With the help of Cohen and Hacker Architects, the couple was able to preserve their favorite part of the original house—a front, rounded stone entry façade that evokes the look and feel of the neighboring homes that were built in this development more than 80 years ago.
“When the homeowner asked if there was anything we should salvage to use in the new house, we encouraged them to keep the stone entry,” says Cohen. “Stone entryways were a feature of many of the adjacent houses that had been built in the 1930s and it was important to us that the new house would relate to the adjacent homes.”
The homeowner says that he and his wife also loved the way Cohen and Hacker incorporated the natural landscape into the design of the new home. The result is a light and airy study in elegance, with creamy tones and rooms that take advantage of every aspect of the view.
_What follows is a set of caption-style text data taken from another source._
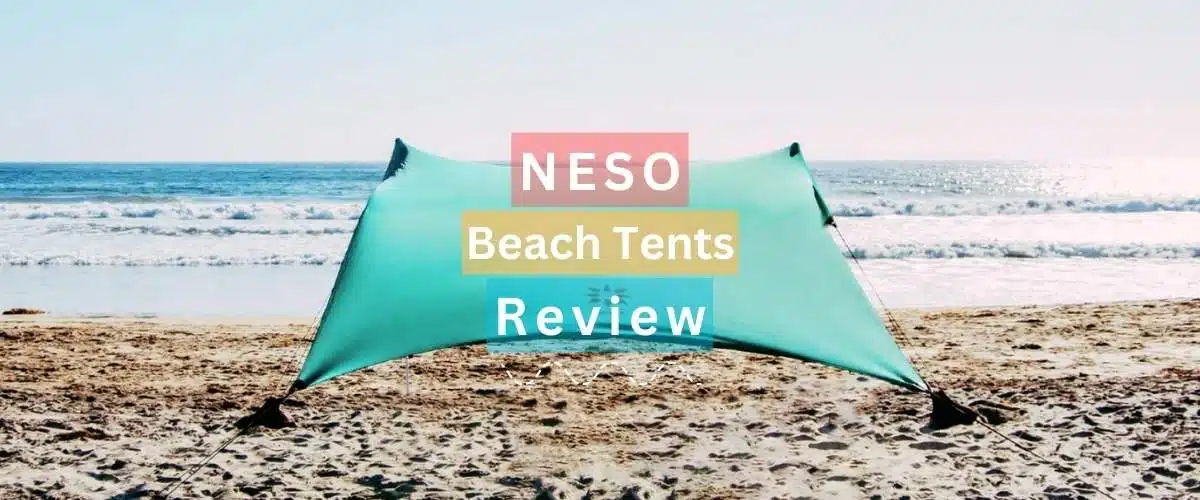 Neso Beach Tents Full Review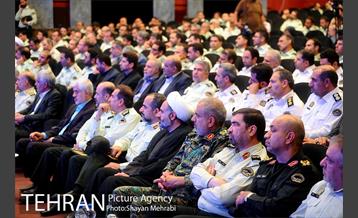 نشست مشترک شهردار تهران با فرماندهان محترم نیروی انتظامی تهران بزرگ 13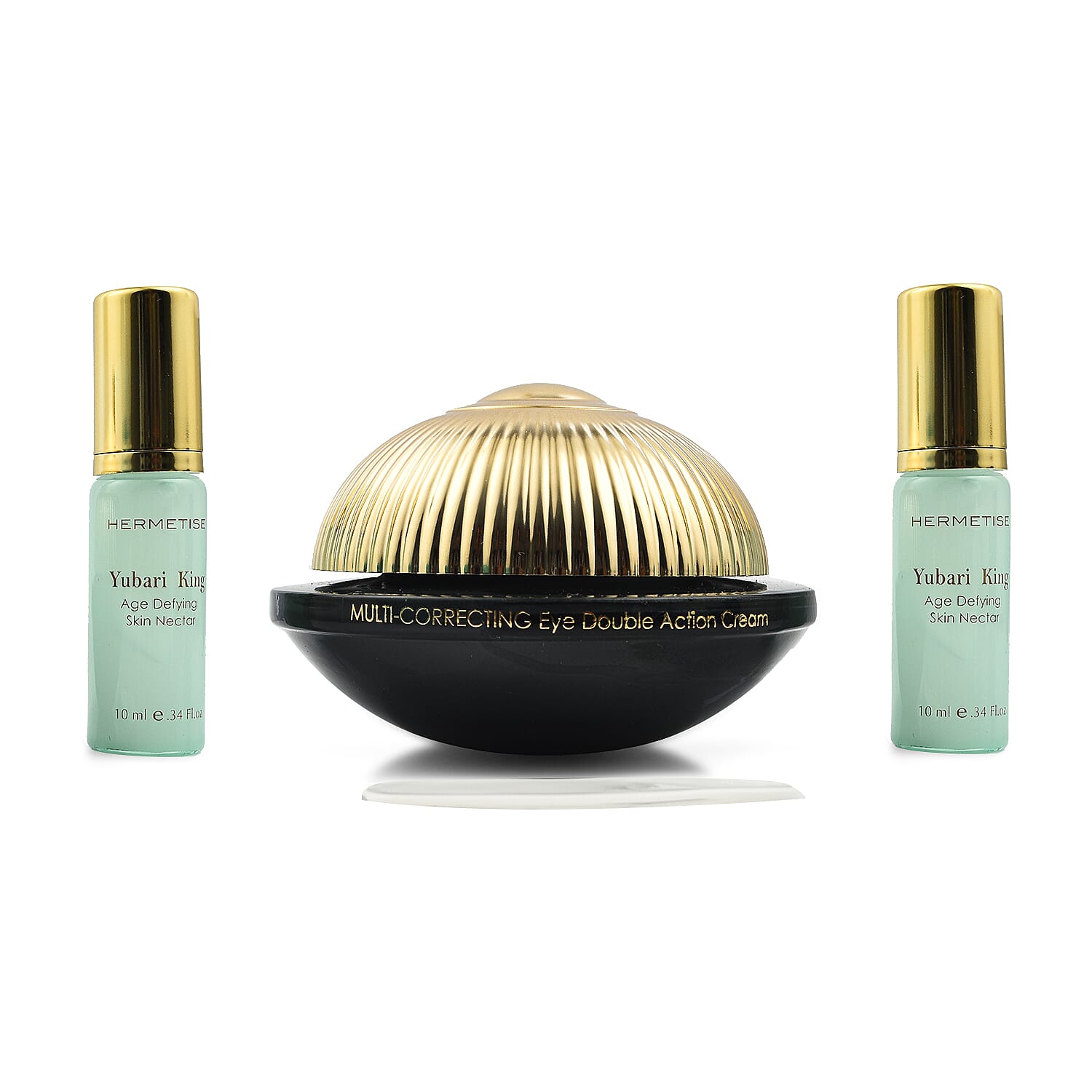 CLEARANCE PRICE - Hermetise- Eye - Face Double Action Treatment Set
In fact, the homeowner says at one point he and his wife were concerned they wouldn’t have enough wall space for their art—since so many rooms opened to the outside.
“I said, I guess the lake is the art,” he says. “And Stuart and Julie said, no, the house is the art.”
Cohen and Hacker have built their reputation on bringing lake views inside a home while maintaining the traditional architectural vocabulary.
“A house on the lake is all about the views,” adds Cohen. “Our houses have lots of windows offering views but we also create views through our houses so that everywhere you turn, there is something to look at.”
The homeowner says the family got everything they asked for, and more. They wanted a kitchen that opened to a family room that opened to the breathtaking “back yard” on the lake, which Hacker and Cohen delivered. They also wanted to incorporate the view with a coast feel—evocative of the homeowner’s childhood vacations in Cape Cod.
“This was a natural extension of the architecture we make,” explains Hacker. “The soft blues and taupes of the furnishings, as well as the palate of materials, were used to create the idea of an informal beach house. The more formal dark woods, used on built-ins, became focal points within the spaces and help define these spaces within the open floor plan.”
The homeowner says he is grateful to Hacker and Cohen for their creation and is grateful to be coming home here, every day.
“We are so happy and proud to be stewards of this very special property in Evanston,” he adds. “And it is a nice feeling that long after we are gone this house will continue to add to the beauty of Evanston.”